Kadin Ungkap Syarat Akses Pembiayaan yang Hambat Bisnis Eksportir Baru

Kadin mengharapkan, Lembaga Pembiayaan Ekspor Indonesia (LPEI) bisa lebih kreatif dalam menyediakan mekanisme pembiayaan ekspor.

oleh Liputan6.com diperbarui 25 Mar 2019, 16:45 WIB
Aktivitas di Jakarta International Container Terminal, Jumat (15/3). BPS mencatat nilai ekspor pada Februari 2019 tercatat sebesar US$12,53 miliar atau turun 10,05 persen dari bulan sebelumnya, yakni US$13,93 miliar.(Liputan6.com/Helmi Fithriansyah)

Liputan6.com, Jakarta - Wakil Ketua Umum Kamar Dagang dan Industri Indonesia (Kadin) Bidang Perdagangan, Benny Soetrisno mengharapkan, Lembaga Pembiayaan Ekspor Indonesia (LPEI) atau Indonesia Eximbank bisa lebih kreatif dalam menyediakan mekanisme pembiayaan ekspor.

"Dulu LPEI lahir dari Kemenperindag. Sekarang masalahnya ini diawasi oleh OJK, jadi tidak berbeda dengan lembaga-lembaga keuangan lainnya, padahal tujuan kita adalah underlying transaksi. Jadi setiap pembeli kita kalau ada transaksi dibiayai per transaksinya," ungkap Benny, di Kementerian Perdagangan, Jakarta, Senin (25/3/2019).

Benny menilai, saat ini, mekanisme pembiayaan LPEI tidak ada bedanya dengan lembaga-lembaga pembiayaan lain.

"Kalau sekarang berlakukan seperti bank, sama dengan bank biasa. Yaitu kita (eksportir) harus punya agunan tambahan barang yang tidak bergerak," kata Benny.

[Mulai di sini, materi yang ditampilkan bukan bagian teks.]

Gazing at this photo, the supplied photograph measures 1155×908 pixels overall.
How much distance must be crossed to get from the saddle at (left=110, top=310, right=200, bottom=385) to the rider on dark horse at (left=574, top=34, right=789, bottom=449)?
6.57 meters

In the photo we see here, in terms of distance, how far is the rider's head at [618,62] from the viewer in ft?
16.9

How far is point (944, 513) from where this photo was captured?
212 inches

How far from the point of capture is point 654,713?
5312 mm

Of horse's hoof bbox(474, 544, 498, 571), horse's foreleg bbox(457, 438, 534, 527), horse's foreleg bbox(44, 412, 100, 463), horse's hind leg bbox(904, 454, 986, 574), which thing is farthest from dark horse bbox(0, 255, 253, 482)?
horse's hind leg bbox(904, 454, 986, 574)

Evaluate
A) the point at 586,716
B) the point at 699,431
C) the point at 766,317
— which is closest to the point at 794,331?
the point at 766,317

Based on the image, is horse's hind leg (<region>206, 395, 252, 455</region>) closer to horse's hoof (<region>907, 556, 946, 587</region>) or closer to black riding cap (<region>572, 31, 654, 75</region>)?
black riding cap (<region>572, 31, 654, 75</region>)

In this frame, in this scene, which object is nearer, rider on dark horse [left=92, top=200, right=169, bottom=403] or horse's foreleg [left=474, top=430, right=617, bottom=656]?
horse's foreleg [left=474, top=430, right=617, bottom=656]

"Kedua tidak boleh membiayai berturut-turut perusahaan yang belum untung. Nah ini Bagaimana mau bangkit eksportir baru, karena belum punya pengalaman, apalagi jaminan tambahan," imbuhnya.

Aturan ini, lanjut Benny, tentu akan menjadi halangan, khususnya bagi para eksportir dan pelaku UKM (Usaha Kecil dan Menengah)yang baru memulai bisnis. Langkah awal pelaku usaha bisa saja terhambat lantaran belum memiliki jaminan dan kepastian keuntungan.

"Saya punya sahabat dia bikin animasi, tapi dia ditanya jaminan tambahan, rumah saja masih ngontrak. Ya jaminan saya ya otak saya. Saya bawa ke Singapura dibiayai teman-teman di Singapura. Sekarang pindah ke Singapura. Karena dia juga punya barang. Barang dia adalah otaknya dia. Kalau business as usual ya begini. Kalau mau enggak as usual ya out of the box," tutur dia.

 

Reporter: Wilfridus Setu Embu

Sumber: Merdeka.com

 


Pembiayaan untuk UKM Masih Kecil

Aktifitas kapal ekspor inpor di pelabuhan Tanjung Priok, Jakarta, Jumat (26/5). Badan Pusat Statistik (BPS) mencatat neraca perdagangan Indonesia mengalami surplus 1,24 miliar . (Liputan6.com/Angga Yuniar)

Sementara itu, Direktur Eksekutif Indonesia Eximbank (LPEI), Sinthya Roesly mengakui, sejauh ini porsi pembiayaan untuk UKM memang masih kecil. "Fokus kita sejauh ini masih sangat kecil karena space kita juga terbatas untuk fasilitasi UKM. Dari tahun ke tahun ini juga tidak cukup dibandingkan kebutuhan yang ada," ungkapnya.

Meskipun demikian, dia menegaskan dengan ruang yang terbatas tersebut, pihak terus berusaha membantu tumbuh kembang UKM, baik lewat pembiayaan maupun lewat pendampingan atau konsultasi.

"Selama ini terkait mandat dengan UKM sudah kita berikan jasa konsultasi untuk eksportir untuk meningkatkan daya saing. Untuk UKM, jasa konsultasi kurang lebih 1,100 UKM," tutur Sinthya.

Dukungan lain yang diberikan adalah mengikutsertakan UKM ke berbagai pameran, salah satunya Trade Expo Indonesia (TEI). Partisipasi UKM yang dibawa LPEI ke TEI pun terus meningkat dari 15 UKM pada 2015 menjadi 17 UKM pada 2016, berlanjut 39 UKM pada 2017. Pada 2018. LPEI membawa 49 UKM ke ajang TEI.

"Dukungan LPEI memang cukup paralel pada Kemendag dan Kemenlu terkait program-program ini dan jadi segala jenis produk UKM, apapun produk yang didorong bisa ekspor kita sudah dukung. Sudah ada support untuk 50 komoditas ke lebih dari 150 negara," tandasnya.